• _ACTION ITEM_
Give the lines below again exactly, starting with the line that holds "order: Rodentia" and going on through the line that holds "order: Passeriformes".

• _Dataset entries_

———

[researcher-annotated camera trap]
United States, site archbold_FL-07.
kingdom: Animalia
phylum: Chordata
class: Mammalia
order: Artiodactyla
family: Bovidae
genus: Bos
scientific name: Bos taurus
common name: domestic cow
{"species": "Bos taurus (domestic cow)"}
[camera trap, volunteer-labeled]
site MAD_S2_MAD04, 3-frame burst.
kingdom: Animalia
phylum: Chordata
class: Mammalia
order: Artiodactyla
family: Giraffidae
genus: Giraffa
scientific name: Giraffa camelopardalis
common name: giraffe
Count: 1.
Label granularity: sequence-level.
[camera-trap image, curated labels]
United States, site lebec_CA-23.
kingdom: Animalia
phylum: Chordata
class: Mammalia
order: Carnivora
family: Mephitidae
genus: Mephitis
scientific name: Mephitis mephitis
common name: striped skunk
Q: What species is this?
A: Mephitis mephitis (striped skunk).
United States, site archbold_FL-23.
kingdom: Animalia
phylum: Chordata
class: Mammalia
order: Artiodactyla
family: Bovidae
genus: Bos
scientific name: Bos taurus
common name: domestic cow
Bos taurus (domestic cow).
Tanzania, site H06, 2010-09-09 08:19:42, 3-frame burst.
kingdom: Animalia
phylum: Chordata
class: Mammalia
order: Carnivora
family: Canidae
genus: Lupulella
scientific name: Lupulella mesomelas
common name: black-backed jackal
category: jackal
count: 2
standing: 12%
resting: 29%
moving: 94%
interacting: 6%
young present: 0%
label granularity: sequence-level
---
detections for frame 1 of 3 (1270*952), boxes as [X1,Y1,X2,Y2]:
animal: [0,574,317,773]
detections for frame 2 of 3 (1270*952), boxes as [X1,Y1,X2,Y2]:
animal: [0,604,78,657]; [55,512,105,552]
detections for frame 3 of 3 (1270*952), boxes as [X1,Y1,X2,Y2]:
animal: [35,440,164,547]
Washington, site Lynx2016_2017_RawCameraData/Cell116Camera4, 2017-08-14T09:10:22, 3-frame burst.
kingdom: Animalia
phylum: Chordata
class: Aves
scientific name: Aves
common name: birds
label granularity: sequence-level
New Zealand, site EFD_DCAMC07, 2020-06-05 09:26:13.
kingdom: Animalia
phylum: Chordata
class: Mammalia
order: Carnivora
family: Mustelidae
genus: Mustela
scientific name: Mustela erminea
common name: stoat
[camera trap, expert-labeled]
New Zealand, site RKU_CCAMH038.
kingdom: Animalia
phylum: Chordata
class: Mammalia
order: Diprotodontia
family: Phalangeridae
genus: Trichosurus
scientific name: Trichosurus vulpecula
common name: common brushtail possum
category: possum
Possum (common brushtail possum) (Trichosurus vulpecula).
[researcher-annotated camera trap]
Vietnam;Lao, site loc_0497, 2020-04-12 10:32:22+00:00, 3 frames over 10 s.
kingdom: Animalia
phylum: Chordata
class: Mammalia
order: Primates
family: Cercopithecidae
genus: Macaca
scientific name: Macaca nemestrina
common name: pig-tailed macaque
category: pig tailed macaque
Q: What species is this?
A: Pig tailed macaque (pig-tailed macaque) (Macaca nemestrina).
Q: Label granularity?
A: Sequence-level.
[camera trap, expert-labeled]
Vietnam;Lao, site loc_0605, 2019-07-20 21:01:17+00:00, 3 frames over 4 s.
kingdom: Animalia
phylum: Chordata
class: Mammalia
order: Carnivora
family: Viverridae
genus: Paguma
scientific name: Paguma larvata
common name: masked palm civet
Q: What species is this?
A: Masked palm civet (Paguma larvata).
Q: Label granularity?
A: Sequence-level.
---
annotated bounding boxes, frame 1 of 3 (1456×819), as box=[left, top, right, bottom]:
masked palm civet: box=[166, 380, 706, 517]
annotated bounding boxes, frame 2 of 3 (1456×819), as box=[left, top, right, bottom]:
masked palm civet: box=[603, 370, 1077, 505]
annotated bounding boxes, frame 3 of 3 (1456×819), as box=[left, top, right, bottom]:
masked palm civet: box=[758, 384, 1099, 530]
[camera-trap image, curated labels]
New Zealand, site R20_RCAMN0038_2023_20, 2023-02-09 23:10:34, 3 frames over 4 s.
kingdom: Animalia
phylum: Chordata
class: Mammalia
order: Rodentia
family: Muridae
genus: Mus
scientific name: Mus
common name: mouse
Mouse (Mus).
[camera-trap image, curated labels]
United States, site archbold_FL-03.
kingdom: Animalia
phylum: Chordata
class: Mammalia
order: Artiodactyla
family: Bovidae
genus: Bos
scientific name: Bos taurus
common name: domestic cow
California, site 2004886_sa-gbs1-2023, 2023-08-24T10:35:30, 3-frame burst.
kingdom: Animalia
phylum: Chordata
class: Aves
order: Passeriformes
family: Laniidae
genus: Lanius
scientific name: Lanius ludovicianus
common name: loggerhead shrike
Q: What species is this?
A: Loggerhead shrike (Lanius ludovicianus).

———

• _ANSWER AREA_
order: Rodentia
family: Muridae
genus: Mus
scientific name: Mus
common name: mouse
Mouse (Mus).
[camera-trap image, curated labels]
United States, site archbold_FL-03.
kingdom: Animalia
phylum: Chordata
class: Mammalia
order: Artiodactyla
family: Bovidae
genus: Bos
scientific name: Bos taurus
common name: domestic cow
California, site 2004886_sa-gbs1-2023, 2023-08-24T10:35:30, 3-frame burst.
kingdom: Animalia
phylum: Chordata
class: Aves
order: Passeriformes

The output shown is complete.